Help/Guidance: Hyper-V Cluster (CSVFS) + ISCSI - SLOW

Discussion in 'SSDs & Data Storage' started by Dillirium, Oct 31, 2017.

  1. Dillirium

    Dillirium Limp Gawd

    Messages:
    439
    Joined:
    Sep 16, 2004
    All,
    I'm in need of some help. I'm trying to figure out where to go with this. I recently setup a new cluster that's using a NETAPP LUN. When accessing the LUN as a mapped drive (before mapping as clustered storage) I get very fast performance. E.G. 900 MB/s xfer of files. Once I add the volume to the cluster (CSVFS) then it goes 10x slower. Max I've seen files transfer to the storage is at 140 MB/s. Guests also seem to suffer a bit in performance. Still usable but nothing like I expected.

    Crucial info:
    -Hyper-V server that i'm running the test from is the owner of the storage (role holder)
    -MTU Size is 9000
    *tested by using the ping -l 8000 -f trick
    - block size is 64k
    - MPIO is in use (2x 10 GIG connections)

    I created a second lun and I indeed get full speed on the same ISCSI connection but only a fraction still on the CSVFS. What could I be missing? Any Ideas?

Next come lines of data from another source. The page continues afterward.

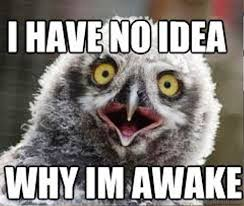 Owl Birthday Meme - 70 most awesome sleep memes all time best sleep memes pictures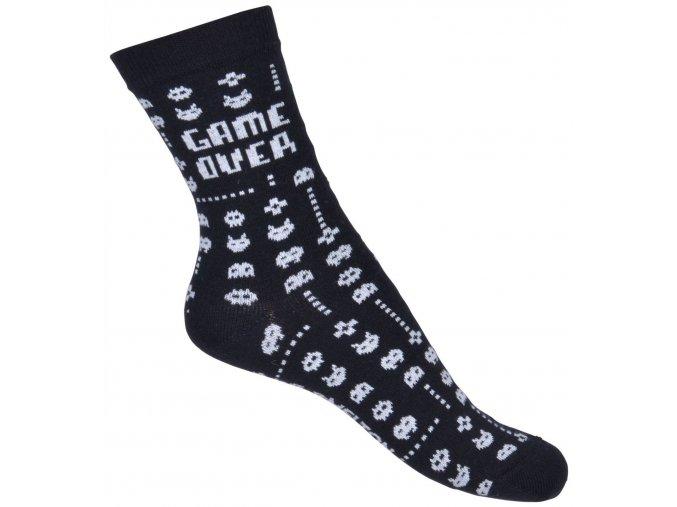 Ponožky Move by Melton - Gaming Black
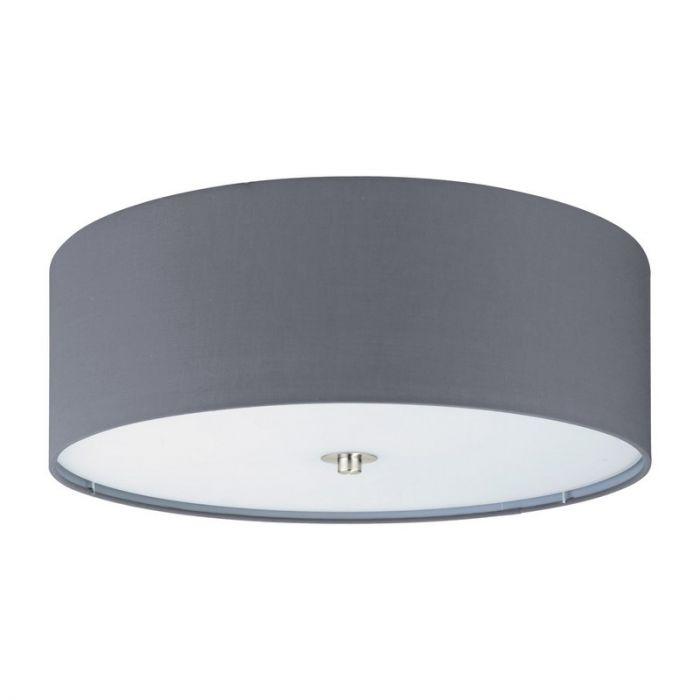 Alyssa plafondlamp - Nikkel-Mat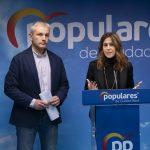 Romero y Callejas apelan a la moderación frente a un Pedro Sánchez «entregado» a Podemos y los independentistas, y a Cs y VOX, «empeñados en restar»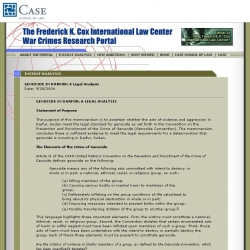 Frederick K. Cox International Law Center War Crimes Research Portal
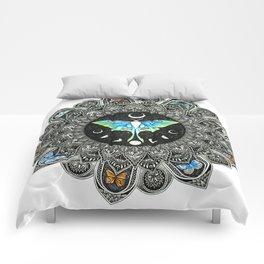 Lunar Moth Mandala Comforters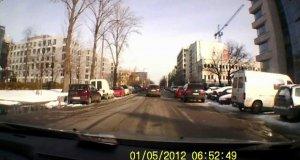 Codzienność na warszawskich drogach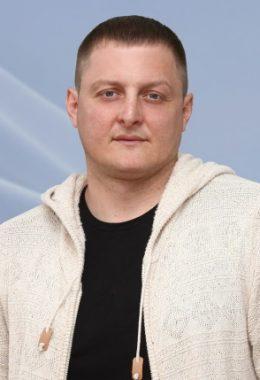 Zhukovsky V.A.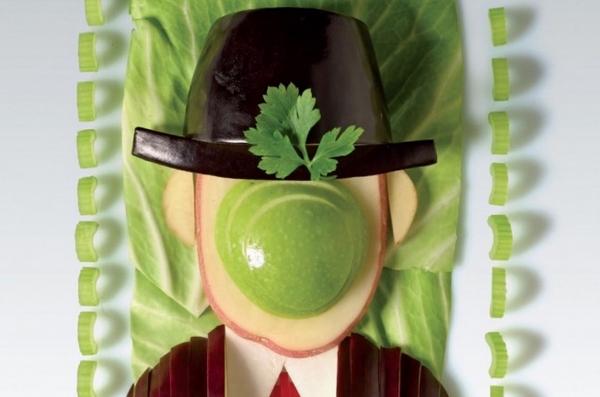 25 bellissimi esempi di Intaglio Frutta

    Edit 1: Forgot to add that i'm using intel NIC's not Broadcom. Saw issues related to those adapters. Tried out those troubleshooting steps for kicks and giggles but it didn't help. Plus some are not applicable due to new OS / NICs
     
  2. Biznatch

    Biznatch 2[H]4U

    Messages:
    2,224
    Joined:
    Nov 16, 2009
    Any errors in the event viewer? I've used CSV + ISCSI since 2008R2, and never had any performance issues like this. When you drop the drive from CSV, does the performance come back?

    Are you clustered with multiple servers? That's really the only reason to use CSV. If you are, do both node experience the slowness, or only the node that isn't directly attached to the ISCSI volume?
     
  3. Langly

    Langly Only Three Midgets

    Messages:
    4,229
    Joined:
    Dec 23, 2002
    Make sure your MPIO is truely setup correctly. Make sure the NICs/CNAs also have correct recommended settings for whatever storage you are using. I can't count the number of times that people forget to do things like enable flow control on the network or think they have 9000 MTU setup correctly when they don't realize some NICs will add 4-16bytes (or more) overhead causing them to actually be 9016 for the frame size causing the network to start chop chop chopping. Make sure switches are as set higher for their MTU... for the Cisco's I install generally i run them at 9216 (theres a few models that dont let me go that high but you get the idea)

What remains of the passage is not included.